CLAIMS1. An exhaust stackpipe (400) for a vehicle (100), comprising: an exhaust pipe (201); a heatshield (204) surrounding the exhaust pipe (201); a plurality of connectors (205a-d) extending between the heatshield (204) and an external surface of the exhaust pipe (201) and connecting the heatshield (204) to the exhaust pipe (201); and a mass-spring damper (401a-d) attached to the heatshield (204), wherein a damping frequency of the mass-spring damper (401a-d) is matched to a resonant frequency of the exhaust stackpipe (400).

2. The exhaust stackpipe (400) of claim 1, wherein the mass-spring damper (401a-d) is attached to the heatshield (204) between adjacent ones of the plurality of connectors (205a-d).

3. The exhaust stackpipe (400) of claim 1 or claim 2, wherein the mass-spring damper (401a-d) is contained within a recess (402a-d) in the heatshield (204).

4. The exhaust stackpipe (400) of claim 1 or claim 2, wherein the mass-spring damper (401a-d) is contained within a relief structure extending from an exterior of the heatshield (204).

5. The exhaust stackpipe (400) of any preceding claim, wherein the mass-spring damper (401a-d) comprises a mass (402) coupled to the housing (204) by first and second spring elements (404a, 404b).

6. The exhaust stackpipe (400) of claim 5, wherein the first and second spring elements are aligned parallel to a longitudinal axis (206) of the exhaust pipe (201).

7. The exhaust stackpipe (400) of claim 5 or claim 6, wherein the mass-spring damper (401a-d) comprises a third spring element (404c) coupling the mass (402) to the housing (204), the third spring element aligned orthogonally to the first and second spring elements (404a, 404b).

8. The exhaust stackpipe (400) of claim 5 or claims 6 wherein the first and second spring elements are selected from the group comprising cables (404a, 404b) and springs (604a, 604b).

9. The exhaust stackpipe (400) of claim 8, wherein the third spring element is selected from the group comprising: a cable (404c) and a stack of Bellville washers (604c).

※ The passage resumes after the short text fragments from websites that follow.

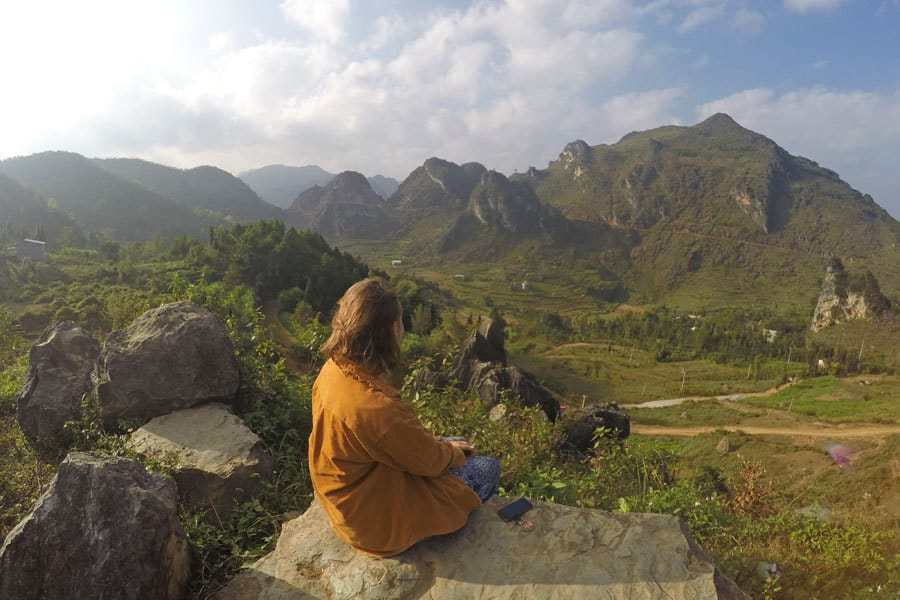 The author sits on a rock looking over a valley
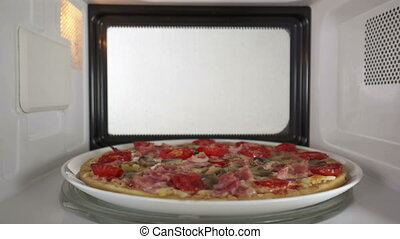 Baked mushroom ham pizza heating in microwave oven inside...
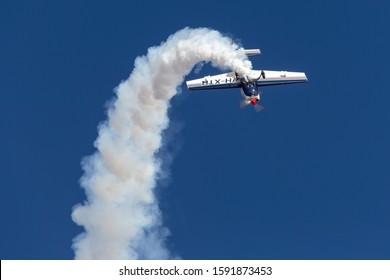 Rowland Flat, Australia - April 14, 2013:  Aerobatic pilot Paul Andronicou flying a single engine Extra 300S aerobatic aircraft VH-XTR.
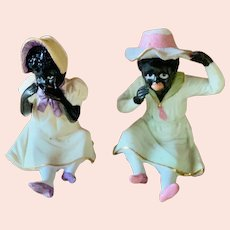 German All Bisque figures of black boy and girl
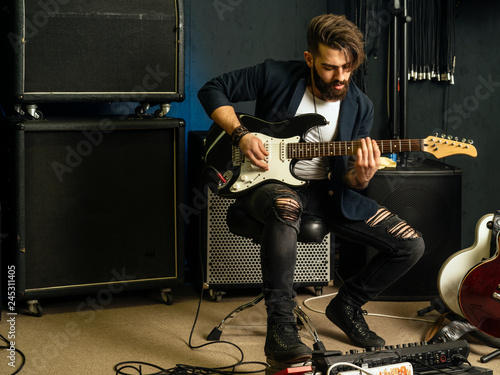Fototapeta Handsome man playing an electric guitar in a studio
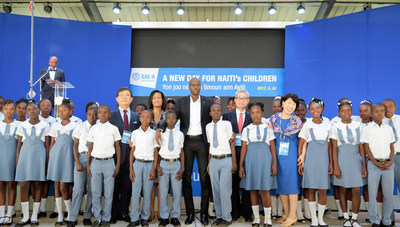 Woong-Ki Kim, Chairman of Sae-A, a leading global apparel manufacturer and Jovenel Moise, the President of Haiti are taking a commemorative photo at the ribbon-cutting ceremony of S&H Secondary School in Haiti.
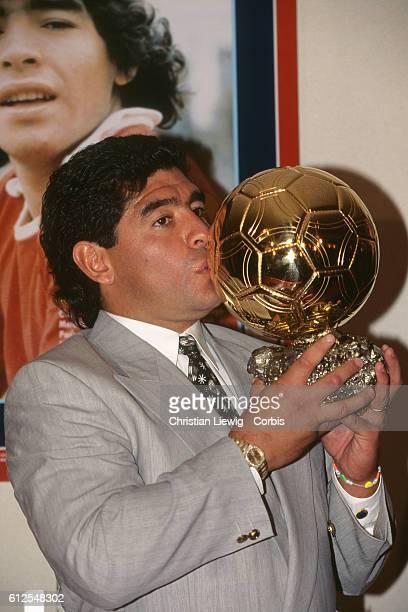 "Argentine soccer legend Diego Maradona receiving an honorary ""Ballon d'Or""."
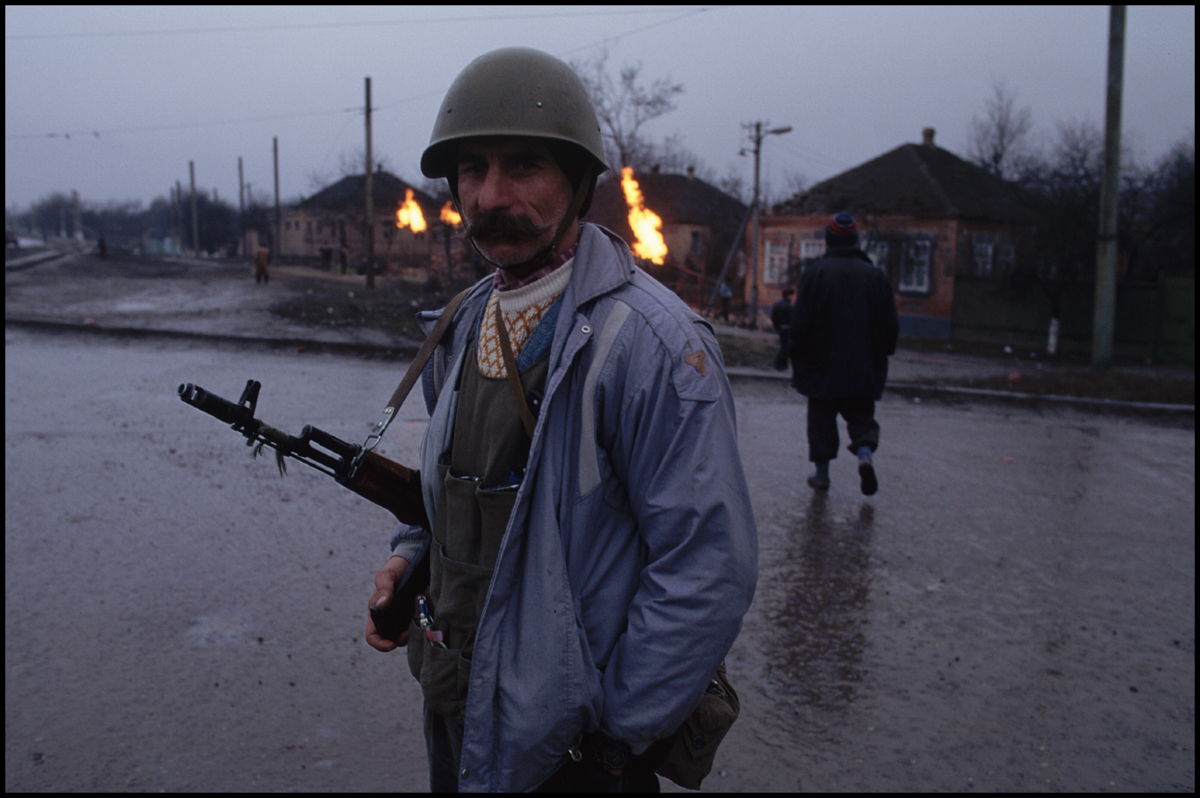 10 Jan 1995, Grozny, Russia --- A Chechen rebel patrols the streets of Grozny at dusk. The rebels are fighting Russian troops for the independence of Chechnya.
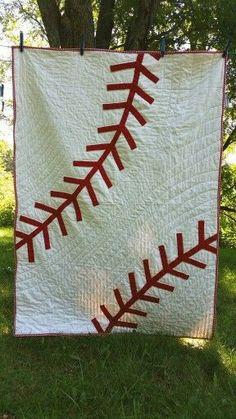 Whole cloth appliqué baseball quilt.:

10. The exhaust stackpipe (400) of any preceding claim, wherein the mass-spring damper (401a-d) has a damping frequency of between 30 and 120 Hz.

11. The exhaust stackpipe (400) of any preceding claim comprising a plurality of mass-spring dampers (401a-d) attached to the heatshield (204).

12. The exhaust stackpipe (400) of claim 11, wherein each one of the plurality of massspring dampers (401a-d) is configured to damp a different resonant frequency.

13. A vehicle (100) comprising an exhaust stackpipe (400) according to any preceding claim.

14. The vehicle (100) of claim 13, wherein the exhaust stackpipe (400) is mounted vertically relative to an upright orientation of the vehicle (100).

15. The vehicle (100) of claim 13 or claim 14, wherein the vehicle is an agricultural vehicle and wherein, optionally, the vehicle is an agricultural tractor comprising a cab (106) adjacent the exhaust stackpipe (400).